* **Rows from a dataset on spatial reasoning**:
┌────────

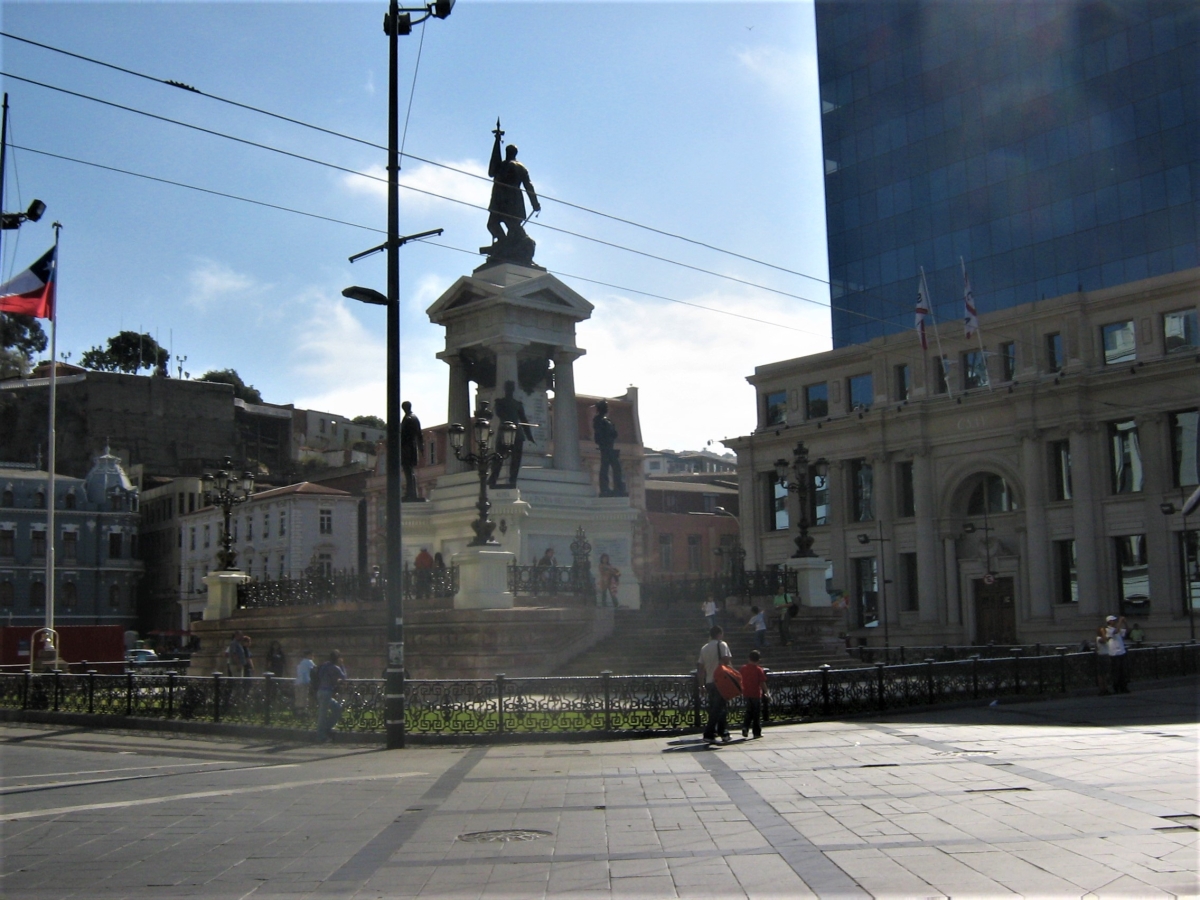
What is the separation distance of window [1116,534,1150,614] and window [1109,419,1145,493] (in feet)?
7.63

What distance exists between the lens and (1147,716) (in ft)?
75.2

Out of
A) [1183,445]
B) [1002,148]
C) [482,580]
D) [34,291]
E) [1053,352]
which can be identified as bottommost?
[482,580]

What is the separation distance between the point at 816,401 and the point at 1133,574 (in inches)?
857

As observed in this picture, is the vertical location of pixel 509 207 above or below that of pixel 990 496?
above

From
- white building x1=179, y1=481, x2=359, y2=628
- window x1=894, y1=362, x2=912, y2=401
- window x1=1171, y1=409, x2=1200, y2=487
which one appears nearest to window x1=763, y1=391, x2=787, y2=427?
window x1=894, y1=362, x2=912, y2=401

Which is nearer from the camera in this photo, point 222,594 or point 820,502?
point 222,594

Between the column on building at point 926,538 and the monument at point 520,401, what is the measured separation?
3471 cm

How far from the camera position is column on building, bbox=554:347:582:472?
112 ft

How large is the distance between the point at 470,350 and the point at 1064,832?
1006 inches

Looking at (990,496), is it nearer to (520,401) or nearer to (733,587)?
(733,587)

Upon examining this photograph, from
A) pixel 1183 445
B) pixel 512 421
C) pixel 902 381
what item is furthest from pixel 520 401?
pixel 902 381

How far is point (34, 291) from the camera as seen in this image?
3177cm

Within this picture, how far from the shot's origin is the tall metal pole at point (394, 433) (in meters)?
19.7

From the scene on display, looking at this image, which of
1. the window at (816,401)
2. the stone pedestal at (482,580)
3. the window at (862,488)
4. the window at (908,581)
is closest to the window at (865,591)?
the window at (908,581)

└────────

* **Task to complete**: Swap "camera" for "lens" in the entries, starting at the line that has "As observed in" and ending after the line that has "1006 inches". Give only those lines, with everything else unchanged.

* **Complete answer**:
As observed in this picture, is the vertical location of pixel 509 207 above or below that of pixel 990 496?
above

From
- white building x1=179, y1=481, x2=359, y2=628
- window x1=894, y1=362, x2=912, y2=401
- window x1=1171, y1=409, x2=1200, y2=487
which one appears nearest to window x1=763, y1=391, x2=787, y2=427?
window x1=894, y1=362, x2=912, y2=401

Which is nearer from the lens in this photo, point 222,594 or point 820,502?
point 222,594

Between the column on building at point 926,538 and the monument at point 520,401, what is the measured separation?
3471 cm

How far from the lens position is column on building, bbox=554:347:582:472?
112 ft

How large is the distance between the point at 470,350 and the point at 1064,832?
1006 inches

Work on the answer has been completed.